In reactie op de door appellanten genoemde locaties, waarvan de eerste drie locaties ook in de contra-expertise worden genoemd, heeft de raad een memo van DS landschapsarchitecten bij het verweerschrift gevoegd waarin nader wordt ingegaan op de aangedragen locaties. Over de locaties merkt DS landschapsarchitecten op dat deze in principe kansen hebben om met landschapsbouw en woningbouw landschappelijke en ecologische waarden te ontwikkelen of te herstellen. Maar voor de aangedragen bedrijventerreinen geldt dat er veel vraag naar bedrijfskavels is en er geen alternatieve locatie is voor de bedrijventerreinen. De locatie bij de wijk Holthuis is vanuit stedenbouwkundig en landschappelijk perspectief open gehouden voor landschappelijke versterking en om een ecologische verbinding tussen de Fliert en de cultuurhistorische omgeving te ontwikkelen. De locatie bij de Vermeersweg is al beoordeeld in het locatieonderzoek en het Addendum als de locatie "Holthuis Oost". Deze locatie scoort negatief op beschikbaarheid en erover is aangegeven dat met het ontwikkelen van deze locatie de vraag is of wel voldoende ruimte overblijft voor het beekdal en of woningbouw tot verbetering van het landschap leidt. Ook de locaties "Zuiderlaan" en "Beersen" zijn al in het locatieonderzoek bezien. Beide zijn op zich geschikt voor woningbouw. Voor Beersen geldt dat al concrete woningbouwplannen voorliggen. De Zuiderlaan is uiteindelijk afgevallen, omdat deze op relatief grotere afstand tot voorzieningen en het centrum ligt, de Zuiderlaan als weg een barrière vormt en het gebied gereserveerd is voor andere functies (maatschappelijke voorzieningen, sport, werken), waardoor de prioriteit voor wonen in dit geval lager ligt.
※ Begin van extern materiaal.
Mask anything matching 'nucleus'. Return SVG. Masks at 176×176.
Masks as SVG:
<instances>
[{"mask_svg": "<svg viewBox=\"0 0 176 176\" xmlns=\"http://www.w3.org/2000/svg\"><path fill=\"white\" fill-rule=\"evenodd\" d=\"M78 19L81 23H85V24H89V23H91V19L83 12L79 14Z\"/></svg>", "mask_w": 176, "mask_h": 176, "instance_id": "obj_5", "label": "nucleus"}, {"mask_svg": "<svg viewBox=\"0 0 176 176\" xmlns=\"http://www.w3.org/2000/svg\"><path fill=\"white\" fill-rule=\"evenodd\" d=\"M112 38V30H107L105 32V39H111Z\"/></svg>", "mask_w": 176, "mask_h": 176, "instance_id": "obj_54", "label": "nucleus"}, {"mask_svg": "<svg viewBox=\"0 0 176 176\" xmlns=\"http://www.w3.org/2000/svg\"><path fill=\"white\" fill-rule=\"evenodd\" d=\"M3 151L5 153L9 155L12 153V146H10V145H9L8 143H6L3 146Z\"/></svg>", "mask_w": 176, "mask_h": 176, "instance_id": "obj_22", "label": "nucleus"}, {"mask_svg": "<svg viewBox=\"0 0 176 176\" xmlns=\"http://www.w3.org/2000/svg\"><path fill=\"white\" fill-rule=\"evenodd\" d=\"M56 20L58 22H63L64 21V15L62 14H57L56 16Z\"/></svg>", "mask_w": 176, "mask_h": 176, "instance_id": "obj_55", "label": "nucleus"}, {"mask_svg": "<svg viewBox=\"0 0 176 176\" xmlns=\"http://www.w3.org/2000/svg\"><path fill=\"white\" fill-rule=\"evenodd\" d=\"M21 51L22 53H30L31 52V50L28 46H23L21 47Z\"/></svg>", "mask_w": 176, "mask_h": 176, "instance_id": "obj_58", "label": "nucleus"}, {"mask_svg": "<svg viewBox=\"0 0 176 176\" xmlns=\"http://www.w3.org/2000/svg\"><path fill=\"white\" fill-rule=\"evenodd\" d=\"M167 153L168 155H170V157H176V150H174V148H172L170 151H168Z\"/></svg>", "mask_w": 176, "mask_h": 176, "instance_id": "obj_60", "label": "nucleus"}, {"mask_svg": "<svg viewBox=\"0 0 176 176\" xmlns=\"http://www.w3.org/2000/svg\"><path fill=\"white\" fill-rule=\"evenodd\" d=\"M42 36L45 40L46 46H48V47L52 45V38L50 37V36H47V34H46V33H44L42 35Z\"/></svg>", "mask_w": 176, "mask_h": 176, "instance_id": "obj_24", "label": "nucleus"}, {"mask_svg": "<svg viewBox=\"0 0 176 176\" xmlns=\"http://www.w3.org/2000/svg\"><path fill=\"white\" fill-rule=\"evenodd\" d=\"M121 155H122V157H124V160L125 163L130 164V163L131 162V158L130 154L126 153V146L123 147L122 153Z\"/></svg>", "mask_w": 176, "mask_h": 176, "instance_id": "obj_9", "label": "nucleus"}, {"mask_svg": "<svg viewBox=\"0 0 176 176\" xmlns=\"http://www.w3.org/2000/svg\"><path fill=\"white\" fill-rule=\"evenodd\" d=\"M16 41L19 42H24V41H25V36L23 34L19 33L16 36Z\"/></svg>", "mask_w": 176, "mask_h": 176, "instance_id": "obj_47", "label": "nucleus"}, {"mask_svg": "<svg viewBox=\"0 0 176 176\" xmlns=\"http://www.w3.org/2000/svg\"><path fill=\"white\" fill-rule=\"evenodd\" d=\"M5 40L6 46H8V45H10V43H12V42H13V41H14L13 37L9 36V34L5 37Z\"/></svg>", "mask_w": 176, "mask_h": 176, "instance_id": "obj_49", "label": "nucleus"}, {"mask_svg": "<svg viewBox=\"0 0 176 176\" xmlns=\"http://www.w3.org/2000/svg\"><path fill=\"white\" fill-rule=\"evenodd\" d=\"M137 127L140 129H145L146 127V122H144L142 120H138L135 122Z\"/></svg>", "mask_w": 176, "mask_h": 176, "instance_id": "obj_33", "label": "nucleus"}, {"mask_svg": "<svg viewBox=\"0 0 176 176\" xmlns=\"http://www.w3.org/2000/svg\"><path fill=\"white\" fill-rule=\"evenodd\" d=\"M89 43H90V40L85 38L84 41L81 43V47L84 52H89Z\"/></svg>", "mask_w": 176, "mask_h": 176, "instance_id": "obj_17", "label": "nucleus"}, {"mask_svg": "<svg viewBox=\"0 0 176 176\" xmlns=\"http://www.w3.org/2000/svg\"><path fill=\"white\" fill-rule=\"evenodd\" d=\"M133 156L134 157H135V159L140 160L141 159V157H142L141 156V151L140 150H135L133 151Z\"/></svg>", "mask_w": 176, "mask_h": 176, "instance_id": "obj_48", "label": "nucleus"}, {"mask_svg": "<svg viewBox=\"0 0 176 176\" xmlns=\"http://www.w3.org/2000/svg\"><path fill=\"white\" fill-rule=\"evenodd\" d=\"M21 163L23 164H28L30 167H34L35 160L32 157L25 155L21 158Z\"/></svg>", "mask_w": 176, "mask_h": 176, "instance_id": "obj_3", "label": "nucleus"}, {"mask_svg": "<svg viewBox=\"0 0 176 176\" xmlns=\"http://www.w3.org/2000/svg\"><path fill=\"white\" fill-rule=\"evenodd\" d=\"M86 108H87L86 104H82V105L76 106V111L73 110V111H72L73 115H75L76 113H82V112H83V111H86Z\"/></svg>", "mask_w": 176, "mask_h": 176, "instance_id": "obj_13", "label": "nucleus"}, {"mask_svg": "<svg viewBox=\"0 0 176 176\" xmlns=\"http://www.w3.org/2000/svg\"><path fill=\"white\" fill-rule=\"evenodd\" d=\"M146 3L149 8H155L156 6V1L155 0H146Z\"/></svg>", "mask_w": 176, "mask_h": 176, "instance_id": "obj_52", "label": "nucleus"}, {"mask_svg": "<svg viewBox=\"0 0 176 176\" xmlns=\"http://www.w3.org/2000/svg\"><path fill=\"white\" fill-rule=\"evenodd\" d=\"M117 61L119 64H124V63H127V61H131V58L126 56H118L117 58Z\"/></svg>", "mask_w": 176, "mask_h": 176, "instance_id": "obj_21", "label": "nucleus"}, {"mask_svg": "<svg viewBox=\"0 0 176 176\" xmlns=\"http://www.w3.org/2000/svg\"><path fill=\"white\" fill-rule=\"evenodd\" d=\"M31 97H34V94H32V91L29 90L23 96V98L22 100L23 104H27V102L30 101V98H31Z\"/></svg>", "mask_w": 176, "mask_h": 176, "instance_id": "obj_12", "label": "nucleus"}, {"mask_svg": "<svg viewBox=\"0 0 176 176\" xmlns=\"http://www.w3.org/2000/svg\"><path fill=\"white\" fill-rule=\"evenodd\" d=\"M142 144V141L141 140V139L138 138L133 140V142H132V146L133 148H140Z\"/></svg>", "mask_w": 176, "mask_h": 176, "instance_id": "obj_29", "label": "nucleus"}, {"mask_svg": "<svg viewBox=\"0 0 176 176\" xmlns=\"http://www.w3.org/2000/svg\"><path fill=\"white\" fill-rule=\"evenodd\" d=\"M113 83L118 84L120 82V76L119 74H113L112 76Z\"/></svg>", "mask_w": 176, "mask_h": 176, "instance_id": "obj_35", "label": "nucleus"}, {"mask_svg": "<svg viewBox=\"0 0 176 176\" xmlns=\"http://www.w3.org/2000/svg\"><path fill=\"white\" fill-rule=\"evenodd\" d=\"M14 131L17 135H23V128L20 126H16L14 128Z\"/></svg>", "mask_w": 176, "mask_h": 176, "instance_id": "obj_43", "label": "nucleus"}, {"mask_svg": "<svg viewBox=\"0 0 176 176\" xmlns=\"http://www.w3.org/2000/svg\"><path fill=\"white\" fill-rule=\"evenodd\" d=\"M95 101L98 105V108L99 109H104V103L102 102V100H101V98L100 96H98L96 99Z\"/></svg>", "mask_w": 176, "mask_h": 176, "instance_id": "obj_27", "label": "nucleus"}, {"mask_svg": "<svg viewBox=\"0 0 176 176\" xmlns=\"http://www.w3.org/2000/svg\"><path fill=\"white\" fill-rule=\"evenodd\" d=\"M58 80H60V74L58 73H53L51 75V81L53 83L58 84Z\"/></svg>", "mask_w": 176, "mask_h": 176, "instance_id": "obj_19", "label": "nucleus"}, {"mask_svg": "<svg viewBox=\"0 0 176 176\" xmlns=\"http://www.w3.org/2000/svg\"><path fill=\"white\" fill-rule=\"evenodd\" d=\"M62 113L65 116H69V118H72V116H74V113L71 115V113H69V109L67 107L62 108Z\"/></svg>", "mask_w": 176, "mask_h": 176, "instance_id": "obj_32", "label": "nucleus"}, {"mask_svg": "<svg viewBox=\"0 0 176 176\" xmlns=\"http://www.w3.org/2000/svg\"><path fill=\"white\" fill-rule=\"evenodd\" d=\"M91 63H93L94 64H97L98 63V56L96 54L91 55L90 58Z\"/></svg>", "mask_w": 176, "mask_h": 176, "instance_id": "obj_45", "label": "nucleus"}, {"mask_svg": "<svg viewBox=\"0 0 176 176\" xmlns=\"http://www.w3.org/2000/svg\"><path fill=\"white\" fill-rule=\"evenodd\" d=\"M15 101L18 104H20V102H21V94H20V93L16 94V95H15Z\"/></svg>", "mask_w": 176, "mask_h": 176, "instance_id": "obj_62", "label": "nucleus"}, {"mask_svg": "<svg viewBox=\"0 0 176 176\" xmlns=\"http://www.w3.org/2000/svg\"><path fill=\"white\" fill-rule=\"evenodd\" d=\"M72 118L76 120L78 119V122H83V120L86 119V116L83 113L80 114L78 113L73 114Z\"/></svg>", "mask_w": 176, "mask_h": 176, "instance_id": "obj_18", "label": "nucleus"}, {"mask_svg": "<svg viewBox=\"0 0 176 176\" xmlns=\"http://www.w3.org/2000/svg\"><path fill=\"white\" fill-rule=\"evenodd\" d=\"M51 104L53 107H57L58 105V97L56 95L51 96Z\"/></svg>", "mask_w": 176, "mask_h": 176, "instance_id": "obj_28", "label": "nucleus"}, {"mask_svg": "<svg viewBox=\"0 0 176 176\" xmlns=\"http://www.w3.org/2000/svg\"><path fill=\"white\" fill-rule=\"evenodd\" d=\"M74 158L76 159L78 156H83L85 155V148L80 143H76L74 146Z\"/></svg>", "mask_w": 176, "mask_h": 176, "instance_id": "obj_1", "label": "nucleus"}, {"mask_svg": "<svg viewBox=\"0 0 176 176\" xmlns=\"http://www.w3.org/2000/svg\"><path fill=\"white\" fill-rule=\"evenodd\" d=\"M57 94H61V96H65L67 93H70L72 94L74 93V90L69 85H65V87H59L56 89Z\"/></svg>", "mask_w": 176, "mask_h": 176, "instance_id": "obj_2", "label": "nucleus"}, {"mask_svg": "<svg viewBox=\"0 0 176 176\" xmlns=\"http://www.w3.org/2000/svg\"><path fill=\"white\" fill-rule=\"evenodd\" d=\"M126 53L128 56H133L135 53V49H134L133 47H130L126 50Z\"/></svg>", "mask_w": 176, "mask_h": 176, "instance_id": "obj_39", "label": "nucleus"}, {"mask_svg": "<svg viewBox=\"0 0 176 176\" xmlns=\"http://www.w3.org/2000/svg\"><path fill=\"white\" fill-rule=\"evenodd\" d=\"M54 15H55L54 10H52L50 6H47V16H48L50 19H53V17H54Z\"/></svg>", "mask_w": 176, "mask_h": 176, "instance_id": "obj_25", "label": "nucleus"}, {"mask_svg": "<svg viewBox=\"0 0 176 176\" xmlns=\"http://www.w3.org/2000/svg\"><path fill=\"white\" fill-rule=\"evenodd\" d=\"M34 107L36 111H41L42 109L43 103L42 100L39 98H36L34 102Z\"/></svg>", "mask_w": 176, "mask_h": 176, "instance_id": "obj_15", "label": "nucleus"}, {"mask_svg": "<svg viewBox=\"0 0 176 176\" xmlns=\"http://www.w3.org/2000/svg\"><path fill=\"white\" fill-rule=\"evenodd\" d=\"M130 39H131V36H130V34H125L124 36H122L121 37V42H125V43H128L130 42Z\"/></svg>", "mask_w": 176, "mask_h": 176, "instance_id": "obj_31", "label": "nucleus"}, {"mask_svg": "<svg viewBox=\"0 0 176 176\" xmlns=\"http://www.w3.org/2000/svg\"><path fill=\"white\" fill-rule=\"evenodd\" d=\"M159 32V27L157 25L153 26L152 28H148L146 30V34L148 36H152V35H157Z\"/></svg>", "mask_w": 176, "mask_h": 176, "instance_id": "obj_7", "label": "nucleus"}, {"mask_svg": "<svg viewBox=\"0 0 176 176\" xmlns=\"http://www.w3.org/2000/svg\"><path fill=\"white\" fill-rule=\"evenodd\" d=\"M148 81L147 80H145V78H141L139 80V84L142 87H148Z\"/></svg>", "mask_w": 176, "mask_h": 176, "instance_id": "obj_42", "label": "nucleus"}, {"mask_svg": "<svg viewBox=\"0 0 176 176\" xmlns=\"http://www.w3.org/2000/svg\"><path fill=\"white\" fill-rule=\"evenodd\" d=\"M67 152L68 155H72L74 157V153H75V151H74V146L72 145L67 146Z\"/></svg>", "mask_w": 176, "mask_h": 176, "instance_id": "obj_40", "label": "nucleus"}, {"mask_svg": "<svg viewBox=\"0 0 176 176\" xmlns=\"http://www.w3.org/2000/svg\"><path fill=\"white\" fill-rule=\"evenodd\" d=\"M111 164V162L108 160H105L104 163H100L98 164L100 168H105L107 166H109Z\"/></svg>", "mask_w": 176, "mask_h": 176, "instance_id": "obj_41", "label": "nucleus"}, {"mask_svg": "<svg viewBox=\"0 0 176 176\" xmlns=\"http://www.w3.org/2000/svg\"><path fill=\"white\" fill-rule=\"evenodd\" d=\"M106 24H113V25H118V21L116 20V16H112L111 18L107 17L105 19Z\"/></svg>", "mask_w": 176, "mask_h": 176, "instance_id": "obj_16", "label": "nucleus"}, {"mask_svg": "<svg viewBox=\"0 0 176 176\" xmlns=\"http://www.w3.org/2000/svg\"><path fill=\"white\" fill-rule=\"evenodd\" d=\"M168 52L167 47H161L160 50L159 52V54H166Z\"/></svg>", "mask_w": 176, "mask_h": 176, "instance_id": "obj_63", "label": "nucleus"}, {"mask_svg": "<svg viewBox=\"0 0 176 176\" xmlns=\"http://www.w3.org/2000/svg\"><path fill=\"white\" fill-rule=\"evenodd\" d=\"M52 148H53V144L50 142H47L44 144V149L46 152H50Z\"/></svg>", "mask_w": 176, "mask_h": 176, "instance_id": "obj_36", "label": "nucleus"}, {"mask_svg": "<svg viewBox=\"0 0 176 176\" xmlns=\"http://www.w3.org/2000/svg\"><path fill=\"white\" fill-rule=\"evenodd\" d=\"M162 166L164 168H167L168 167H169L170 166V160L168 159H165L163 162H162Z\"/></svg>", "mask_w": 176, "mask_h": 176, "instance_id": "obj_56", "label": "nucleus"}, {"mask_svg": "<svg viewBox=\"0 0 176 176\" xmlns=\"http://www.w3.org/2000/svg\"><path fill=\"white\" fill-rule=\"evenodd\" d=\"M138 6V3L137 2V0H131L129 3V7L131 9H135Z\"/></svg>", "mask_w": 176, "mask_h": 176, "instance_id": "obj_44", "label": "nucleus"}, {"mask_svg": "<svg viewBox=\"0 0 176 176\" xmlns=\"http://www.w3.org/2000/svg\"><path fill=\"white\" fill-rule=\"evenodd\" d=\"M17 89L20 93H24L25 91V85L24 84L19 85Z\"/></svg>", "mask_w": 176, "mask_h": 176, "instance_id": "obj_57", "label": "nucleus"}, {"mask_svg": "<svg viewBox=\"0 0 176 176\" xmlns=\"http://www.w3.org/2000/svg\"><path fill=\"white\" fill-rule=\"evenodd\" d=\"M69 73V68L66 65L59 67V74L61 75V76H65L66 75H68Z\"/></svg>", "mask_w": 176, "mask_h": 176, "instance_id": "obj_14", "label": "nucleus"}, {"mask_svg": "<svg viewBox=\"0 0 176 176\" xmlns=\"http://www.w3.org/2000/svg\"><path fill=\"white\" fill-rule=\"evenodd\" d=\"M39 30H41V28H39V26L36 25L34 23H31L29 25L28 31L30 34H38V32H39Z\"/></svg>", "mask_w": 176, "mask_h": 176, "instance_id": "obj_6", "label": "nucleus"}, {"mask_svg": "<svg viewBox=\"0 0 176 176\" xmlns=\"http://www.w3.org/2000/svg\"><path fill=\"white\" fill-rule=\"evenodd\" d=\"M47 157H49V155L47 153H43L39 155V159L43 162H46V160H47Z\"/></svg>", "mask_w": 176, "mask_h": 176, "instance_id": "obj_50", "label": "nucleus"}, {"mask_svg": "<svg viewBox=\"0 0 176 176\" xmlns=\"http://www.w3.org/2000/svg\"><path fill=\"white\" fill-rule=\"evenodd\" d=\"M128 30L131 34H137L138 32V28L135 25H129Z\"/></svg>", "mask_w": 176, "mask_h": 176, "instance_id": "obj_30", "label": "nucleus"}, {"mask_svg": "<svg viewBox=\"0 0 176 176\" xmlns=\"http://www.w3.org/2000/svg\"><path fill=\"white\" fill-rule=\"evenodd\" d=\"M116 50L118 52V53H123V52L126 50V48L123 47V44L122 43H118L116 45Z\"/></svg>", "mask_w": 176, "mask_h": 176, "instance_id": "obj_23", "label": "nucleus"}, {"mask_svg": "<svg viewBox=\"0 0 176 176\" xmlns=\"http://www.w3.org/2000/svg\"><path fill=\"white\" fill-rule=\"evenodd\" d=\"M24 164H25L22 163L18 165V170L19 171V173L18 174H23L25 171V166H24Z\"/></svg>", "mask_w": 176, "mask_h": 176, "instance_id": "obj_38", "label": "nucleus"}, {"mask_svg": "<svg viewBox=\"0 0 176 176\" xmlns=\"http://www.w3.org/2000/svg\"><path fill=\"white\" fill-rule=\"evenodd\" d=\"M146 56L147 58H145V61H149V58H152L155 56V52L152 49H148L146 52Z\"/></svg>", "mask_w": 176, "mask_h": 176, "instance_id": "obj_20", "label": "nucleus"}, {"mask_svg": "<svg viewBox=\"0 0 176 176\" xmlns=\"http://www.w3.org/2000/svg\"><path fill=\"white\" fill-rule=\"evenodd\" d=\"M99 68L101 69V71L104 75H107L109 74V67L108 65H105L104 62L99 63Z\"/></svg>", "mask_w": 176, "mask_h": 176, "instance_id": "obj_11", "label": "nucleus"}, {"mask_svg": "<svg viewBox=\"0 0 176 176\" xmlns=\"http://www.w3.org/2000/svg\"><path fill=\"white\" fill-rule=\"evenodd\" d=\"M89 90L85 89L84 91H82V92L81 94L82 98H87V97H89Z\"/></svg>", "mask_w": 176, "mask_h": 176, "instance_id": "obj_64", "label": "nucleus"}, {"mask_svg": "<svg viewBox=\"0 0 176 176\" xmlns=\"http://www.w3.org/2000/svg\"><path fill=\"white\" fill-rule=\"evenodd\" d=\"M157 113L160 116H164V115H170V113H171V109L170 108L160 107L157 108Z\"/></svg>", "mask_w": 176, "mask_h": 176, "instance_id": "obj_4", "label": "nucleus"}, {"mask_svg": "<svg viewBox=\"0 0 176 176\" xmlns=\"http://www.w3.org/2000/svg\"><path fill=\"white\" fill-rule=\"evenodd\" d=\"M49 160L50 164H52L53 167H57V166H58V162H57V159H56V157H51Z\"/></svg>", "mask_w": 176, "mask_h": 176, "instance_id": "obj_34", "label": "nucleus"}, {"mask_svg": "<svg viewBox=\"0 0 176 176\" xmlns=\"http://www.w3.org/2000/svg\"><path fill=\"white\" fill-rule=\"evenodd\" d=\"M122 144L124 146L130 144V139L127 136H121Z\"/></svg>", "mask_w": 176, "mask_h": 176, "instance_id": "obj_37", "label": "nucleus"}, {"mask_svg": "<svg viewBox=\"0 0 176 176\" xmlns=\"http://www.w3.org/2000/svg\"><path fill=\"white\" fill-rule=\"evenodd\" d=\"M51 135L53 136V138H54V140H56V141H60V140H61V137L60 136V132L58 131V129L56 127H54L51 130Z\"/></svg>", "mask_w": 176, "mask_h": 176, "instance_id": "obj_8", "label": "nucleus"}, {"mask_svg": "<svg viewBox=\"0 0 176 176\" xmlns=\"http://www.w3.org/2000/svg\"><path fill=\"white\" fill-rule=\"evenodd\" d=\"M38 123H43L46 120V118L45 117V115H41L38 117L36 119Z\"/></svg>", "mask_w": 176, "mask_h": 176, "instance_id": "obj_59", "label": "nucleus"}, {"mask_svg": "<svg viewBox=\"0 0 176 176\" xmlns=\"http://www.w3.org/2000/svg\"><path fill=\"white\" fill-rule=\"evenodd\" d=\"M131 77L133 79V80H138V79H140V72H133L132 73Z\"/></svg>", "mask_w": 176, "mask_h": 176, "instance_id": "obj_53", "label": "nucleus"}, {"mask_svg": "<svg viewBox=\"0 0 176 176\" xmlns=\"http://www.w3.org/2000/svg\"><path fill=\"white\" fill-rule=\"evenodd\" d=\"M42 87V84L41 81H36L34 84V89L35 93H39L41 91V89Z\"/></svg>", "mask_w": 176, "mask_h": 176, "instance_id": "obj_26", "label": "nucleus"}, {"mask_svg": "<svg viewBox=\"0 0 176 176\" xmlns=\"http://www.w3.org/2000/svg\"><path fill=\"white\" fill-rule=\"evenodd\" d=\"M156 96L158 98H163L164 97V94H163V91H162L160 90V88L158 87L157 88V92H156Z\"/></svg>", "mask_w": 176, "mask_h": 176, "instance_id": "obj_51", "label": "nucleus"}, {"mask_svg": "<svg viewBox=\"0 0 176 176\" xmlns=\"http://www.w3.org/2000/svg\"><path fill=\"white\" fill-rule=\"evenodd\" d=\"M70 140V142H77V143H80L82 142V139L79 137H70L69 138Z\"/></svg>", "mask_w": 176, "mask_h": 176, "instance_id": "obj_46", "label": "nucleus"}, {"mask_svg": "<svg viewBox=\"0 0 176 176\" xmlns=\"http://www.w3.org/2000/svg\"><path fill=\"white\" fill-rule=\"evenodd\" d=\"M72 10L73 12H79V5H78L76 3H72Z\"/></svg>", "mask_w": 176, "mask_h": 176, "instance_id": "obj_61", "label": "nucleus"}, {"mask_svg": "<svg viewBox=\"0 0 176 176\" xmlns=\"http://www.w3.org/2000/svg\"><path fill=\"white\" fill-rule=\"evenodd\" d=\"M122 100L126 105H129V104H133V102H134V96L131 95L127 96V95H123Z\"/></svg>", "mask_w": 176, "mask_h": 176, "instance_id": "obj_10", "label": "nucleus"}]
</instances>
14.8. Appellanten hebben in reactie op het verweerschrift er nog op gewezen dat de afstand tot het centrum en voorzieningen vanaf de locatie aan de Zuiderlaan vergelijkbaar is met bepaalde delen van het plangebied en dat ook de Rijksstraatweg aan de zuidzijde van het plangebied als een barrière werkt. Voor het plangebied gelden dus dezelfde tegenargumenten als voor de locatie aan de Zuiderlaan. Ook al zou dat kloppen, dan neemt dat niet weg dat de locatie aan de Zuiderlaan voornamelijk gereserveerd is voor andere (bestaande) functies. Dat hebben appellanten niet bestreden. Verder hebben appellanten er op de zitting op gewezen dat de aangedragen bedrijventerreinen op dit moment wel degelijk worden onderzocht op de mogelijkheid om daar woningen te realiseren. Zij wijzen in dat verband op een gemeentelijke informatiebijeenkomst in juli 2024 over de toekomstvisie van deze bedrijventerreinen. De raad heeft daarover op de zitting toegelicht dat de bedrijventerreinen (deels) nog in bedrijf zijn en dat wordt onderzocht of aan de randen van de terreinen woningbouw mogelijk is. Het gaat echter niet om een gehele transformatie van de bedrijventerreinen, maar om een beperkt aantal woningen waardoor dus niet voldaan wordt aan het uitgangspunt van 250-350 woningen. De bedrijventerreinen zijn daarom niet geschikt voor de ontwikkeling waarin het plan voorziet.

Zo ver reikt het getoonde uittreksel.